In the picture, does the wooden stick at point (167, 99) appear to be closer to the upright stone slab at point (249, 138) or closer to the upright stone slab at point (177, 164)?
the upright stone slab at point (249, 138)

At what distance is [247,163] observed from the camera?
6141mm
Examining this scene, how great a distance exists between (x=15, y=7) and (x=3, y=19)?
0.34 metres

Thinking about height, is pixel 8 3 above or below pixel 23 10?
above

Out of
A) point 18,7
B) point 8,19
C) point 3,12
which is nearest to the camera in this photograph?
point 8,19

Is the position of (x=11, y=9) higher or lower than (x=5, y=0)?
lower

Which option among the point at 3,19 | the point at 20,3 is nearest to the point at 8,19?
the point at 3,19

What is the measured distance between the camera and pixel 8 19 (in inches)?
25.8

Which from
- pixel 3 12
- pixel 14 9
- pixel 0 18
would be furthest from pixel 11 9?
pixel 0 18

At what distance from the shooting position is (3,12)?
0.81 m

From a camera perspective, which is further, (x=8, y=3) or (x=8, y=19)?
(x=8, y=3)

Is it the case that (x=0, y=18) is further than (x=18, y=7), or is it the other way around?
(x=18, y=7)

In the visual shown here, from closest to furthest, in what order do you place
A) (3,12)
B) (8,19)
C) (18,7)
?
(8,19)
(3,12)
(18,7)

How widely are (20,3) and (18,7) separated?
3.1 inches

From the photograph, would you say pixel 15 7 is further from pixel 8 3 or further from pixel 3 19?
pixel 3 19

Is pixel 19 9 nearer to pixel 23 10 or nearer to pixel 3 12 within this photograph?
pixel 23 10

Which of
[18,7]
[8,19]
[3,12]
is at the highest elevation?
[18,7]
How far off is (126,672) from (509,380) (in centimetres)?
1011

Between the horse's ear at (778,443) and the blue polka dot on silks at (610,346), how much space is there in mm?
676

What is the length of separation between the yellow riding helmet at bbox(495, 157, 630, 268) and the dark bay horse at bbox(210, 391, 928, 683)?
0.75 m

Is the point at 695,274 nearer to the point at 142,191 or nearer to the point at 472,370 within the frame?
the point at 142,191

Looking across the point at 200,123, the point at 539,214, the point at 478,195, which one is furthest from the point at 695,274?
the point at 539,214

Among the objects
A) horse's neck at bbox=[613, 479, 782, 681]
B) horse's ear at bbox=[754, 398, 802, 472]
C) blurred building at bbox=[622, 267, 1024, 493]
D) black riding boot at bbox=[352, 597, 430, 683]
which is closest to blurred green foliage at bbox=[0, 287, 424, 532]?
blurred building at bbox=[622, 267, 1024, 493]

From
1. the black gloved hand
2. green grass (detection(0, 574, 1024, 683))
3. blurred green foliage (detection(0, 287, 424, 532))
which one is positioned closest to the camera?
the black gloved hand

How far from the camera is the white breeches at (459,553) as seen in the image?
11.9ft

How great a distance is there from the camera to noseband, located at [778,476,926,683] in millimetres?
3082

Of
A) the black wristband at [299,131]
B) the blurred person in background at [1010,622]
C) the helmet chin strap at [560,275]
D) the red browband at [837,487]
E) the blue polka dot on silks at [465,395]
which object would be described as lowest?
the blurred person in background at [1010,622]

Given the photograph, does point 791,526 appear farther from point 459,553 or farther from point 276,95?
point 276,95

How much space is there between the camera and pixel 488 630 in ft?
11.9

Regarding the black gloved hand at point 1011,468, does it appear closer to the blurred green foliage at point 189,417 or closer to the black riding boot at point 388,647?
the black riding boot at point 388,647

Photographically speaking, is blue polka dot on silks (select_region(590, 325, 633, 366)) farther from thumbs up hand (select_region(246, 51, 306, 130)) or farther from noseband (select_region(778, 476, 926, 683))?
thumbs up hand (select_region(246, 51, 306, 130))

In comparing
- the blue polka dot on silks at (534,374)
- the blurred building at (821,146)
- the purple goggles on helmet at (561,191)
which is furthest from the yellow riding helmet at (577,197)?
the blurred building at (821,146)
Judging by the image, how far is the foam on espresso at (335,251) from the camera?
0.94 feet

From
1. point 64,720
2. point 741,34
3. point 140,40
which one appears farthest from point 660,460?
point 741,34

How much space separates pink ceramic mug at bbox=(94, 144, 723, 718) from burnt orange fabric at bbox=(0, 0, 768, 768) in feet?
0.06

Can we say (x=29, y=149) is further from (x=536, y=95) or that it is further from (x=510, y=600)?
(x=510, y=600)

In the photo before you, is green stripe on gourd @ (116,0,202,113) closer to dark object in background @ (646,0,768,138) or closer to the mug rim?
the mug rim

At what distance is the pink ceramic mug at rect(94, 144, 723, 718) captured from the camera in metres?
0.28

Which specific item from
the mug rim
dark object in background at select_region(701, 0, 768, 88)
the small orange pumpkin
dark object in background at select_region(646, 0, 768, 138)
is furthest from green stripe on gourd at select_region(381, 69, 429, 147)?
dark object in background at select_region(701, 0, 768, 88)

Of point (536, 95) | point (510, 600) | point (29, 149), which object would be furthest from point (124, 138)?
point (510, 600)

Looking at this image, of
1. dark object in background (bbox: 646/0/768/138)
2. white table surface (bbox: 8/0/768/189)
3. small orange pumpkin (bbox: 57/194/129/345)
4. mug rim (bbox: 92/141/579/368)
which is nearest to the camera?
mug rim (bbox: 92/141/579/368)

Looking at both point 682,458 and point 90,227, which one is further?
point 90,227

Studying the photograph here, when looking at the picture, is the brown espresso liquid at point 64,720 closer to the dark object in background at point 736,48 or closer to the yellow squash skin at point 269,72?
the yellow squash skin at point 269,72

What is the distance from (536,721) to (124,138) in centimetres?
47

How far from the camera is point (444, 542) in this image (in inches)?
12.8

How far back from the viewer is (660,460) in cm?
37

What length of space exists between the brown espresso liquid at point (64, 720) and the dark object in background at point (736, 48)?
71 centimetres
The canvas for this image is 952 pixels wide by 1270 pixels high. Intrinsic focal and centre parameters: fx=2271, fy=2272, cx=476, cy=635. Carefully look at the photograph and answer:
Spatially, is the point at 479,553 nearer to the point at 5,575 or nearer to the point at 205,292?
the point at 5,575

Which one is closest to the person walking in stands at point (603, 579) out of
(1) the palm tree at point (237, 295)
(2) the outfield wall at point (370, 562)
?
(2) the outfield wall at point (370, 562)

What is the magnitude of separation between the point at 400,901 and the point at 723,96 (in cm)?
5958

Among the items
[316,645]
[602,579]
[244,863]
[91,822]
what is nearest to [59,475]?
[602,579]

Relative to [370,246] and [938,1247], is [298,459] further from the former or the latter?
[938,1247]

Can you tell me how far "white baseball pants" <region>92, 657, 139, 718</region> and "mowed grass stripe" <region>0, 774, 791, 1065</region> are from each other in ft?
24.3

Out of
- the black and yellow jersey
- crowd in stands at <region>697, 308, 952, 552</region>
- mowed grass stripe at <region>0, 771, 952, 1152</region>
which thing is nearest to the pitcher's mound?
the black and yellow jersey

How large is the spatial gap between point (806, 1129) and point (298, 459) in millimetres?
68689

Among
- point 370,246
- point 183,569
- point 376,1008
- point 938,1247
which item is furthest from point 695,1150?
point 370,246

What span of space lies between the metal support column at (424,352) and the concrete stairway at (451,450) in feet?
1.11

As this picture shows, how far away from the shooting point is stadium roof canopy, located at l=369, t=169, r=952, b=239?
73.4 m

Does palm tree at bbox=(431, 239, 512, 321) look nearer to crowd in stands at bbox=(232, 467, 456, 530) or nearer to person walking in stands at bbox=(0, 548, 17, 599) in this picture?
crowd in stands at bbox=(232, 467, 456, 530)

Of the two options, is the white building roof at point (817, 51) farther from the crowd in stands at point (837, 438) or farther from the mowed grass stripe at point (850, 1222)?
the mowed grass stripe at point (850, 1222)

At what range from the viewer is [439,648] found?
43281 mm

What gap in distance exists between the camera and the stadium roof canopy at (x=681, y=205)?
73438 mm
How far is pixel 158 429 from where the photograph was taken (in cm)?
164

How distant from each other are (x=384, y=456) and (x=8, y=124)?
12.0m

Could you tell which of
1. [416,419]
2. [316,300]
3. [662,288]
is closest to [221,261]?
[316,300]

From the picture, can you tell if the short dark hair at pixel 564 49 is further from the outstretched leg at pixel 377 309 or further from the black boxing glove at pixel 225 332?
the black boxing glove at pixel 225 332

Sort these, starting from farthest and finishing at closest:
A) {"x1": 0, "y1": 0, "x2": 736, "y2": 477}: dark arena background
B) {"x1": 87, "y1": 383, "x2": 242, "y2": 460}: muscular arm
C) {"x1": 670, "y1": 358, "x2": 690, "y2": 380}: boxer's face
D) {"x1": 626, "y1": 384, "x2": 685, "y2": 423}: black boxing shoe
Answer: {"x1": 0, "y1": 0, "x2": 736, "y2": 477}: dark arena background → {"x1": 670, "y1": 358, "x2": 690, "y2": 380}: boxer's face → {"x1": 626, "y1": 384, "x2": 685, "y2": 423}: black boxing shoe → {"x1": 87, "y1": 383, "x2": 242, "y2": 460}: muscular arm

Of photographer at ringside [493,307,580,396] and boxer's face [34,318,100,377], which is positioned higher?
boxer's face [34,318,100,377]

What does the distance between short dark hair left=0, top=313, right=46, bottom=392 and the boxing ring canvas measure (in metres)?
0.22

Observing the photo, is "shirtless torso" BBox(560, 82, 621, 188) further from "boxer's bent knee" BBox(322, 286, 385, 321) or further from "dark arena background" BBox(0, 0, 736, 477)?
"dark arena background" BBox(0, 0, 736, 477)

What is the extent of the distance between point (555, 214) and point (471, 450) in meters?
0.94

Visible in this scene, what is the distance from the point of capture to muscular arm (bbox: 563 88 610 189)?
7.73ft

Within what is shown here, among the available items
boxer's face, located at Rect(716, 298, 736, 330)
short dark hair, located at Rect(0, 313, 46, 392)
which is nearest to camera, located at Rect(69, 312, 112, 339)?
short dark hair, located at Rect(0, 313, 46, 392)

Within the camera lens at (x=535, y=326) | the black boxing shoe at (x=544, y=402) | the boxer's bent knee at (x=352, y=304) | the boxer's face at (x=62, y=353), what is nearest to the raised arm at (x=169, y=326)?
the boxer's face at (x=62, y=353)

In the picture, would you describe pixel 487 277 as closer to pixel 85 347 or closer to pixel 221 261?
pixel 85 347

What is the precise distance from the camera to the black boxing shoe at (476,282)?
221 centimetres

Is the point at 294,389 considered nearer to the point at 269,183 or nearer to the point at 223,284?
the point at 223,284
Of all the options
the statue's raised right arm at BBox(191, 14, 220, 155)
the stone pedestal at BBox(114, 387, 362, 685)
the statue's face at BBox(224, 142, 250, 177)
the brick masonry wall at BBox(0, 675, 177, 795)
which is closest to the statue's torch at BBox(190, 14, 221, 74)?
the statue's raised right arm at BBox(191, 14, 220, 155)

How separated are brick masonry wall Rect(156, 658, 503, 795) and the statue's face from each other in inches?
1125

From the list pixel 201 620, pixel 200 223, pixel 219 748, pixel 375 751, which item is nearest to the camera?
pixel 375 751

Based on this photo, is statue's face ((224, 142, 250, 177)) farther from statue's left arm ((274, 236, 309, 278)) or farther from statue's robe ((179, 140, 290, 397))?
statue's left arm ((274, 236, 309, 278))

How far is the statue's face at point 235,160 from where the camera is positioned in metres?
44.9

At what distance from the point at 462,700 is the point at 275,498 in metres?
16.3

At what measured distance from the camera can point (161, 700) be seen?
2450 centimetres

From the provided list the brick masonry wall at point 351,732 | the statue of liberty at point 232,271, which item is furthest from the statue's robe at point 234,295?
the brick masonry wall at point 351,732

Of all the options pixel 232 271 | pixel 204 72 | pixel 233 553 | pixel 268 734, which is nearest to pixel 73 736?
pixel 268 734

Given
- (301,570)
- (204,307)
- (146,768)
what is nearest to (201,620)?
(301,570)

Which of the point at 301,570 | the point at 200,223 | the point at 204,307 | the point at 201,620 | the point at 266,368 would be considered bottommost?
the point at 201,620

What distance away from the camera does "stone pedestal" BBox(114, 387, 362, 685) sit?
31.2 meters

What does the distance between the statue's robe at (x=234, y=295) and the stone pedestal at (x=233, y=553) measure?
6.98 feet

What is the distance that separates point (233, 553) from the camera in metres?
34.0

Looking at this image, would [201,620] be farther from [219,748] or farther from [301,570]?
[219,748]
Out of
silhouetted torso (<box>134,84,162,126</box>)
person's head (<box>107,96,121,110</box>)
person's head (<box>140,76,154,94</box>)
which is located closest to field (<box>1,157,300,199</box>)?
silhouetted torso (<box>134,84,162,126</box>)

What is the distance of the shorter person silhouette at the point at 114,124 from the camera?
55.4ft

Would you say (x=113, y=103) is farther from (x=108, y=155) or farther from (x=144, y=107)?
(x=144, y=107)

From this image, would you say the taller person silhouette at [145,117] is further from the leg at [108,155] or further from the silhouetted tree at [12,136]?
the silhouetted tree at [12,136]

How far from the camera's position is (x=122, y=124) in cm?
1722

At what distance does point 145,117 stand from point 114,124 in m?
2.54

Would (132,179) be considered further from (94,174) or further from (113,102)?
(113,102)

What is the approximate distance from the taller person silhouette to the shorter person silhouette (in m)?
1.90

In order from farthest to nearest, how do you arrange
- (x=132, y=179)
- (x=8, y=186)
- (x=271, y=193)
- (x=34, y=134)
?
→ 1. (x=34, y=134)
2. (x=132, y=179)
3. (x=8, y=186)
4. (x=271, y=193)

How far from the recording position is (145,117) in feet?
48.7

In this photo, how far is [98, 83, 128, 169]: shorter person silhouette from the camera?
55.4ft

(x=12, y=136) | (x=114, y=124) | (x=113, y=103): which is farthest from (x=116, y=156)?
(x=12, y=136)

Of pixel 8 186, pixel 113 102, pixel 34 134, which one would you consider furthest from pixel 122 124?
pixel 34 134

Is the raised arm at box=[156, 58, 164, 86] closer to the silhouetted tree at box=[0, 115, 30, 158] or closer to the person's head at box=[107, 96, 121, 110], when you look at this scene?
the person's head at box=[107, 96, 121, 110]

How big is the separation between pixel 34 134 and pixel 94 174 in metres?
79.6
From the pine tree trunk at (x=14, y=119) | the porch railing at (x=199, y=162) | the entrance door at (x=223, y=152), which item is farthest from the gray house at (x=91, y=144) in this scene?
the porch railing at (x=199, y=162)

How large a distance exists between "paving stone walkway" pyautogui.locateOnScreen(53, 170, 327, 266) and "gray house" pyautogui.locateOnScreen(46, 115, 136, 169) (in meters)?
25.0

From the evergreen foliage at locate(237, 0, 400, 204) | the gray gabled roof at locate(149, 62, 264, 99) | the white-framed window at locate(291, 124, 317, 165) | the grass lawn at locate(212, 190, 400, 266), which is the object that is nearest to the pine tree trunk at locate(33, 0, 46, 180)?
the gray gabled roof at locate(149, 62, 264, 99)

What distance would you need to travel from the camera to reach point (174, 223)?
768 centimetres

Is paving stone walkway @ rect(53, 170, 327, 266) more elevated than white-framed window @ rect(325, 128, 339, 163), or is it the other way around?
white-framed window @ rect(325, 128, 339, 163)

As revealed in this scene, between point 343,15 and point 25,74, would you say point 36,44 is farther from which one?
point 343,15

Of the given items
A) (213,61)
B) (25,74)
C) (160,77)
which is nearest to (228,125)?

→ **What is required**
Can you convert the entries into a numbered list, starting with the line that contains "What is the approximate" and going on through the line that contains "768 centimetres", with both of those lines included and blank lines left out?

→ **Task response**
1. What is the approximate distance from the taller person silhouette to the shorter person silhouette (in m)?
2. 1.90
3. In order from farthest to nearest, how do you arrange
4. - (x=132, y=179)
5. - (x=8, y=186)
6. - (x=271, y=193)
7. - (x=34, y=134)
8. ?
9. → 1. (x=34, y=134)
10. 2. (x=132, y=179)
11. 3. (x=8, y=186)
12. 4. (x=271, y=193)
13. How far from the recording position is (145,117) in feet?
14. 48.7
15. In this photo, how far is [98, 83, 128, 169]: shorter person silhouette from the camera?
16. 55.4ft
17. (x=12, y=136) | (x=114, y=124) | (x=113, y=103): which is farthest from (x=116, y=156)?
18. (x=12, y=136)
19. Of pixel 8 186, pixel 113 102, pixel 34 134, which one would you consider furthest from pixel 122 124?
20. pixel 34 134
21. Is the raised arm at box=[156, 58, 164, 86] closer to the silhouetted tree at box=[0, 115, 30, 158] or closer to the person's head at box=[107, 96, 121, 110], when you look at this scene?
22. the person's head at box=[107, 96, 121, 110]
23. How big is the separation between pixel 34 134 and pixel 94 174 in metres?
24. 79.6
25. From the pine tree trunk at (x=14, y=119) | the porch railing at (x=199, y=162) | the entrance door at (x=223, y=152), which item is farthest from the gray house at (x=91, y=144) in this scene?
26. the porch railing at (x=199, y=162)
27. How large a distance exists between "paving stone walkway" pyautogui.locateOnScreen(53, 170, 327, 266) and "gray house" pyautogui.locateOnScreen(46, 115, 136, 169) (in meters)?
28. 25.0
29. From the evergreen foliage at locate(237, 0, 400, 204) | the gray gabled roof at locate(149, 62, 264, 99) | the white-framed window at locate(291, 124, 317, 165) | the grass lawn at locate(212, 190, 400, 266), which is the object that is nearest to the pine tree trunk at locate(33, 0, 46, 180)?
30. the gray gabled roof at locate(149, 62, 264, 99)
31. What distance would you need to travel from the camera to reach point (174, 223)?
32. 768 centimetres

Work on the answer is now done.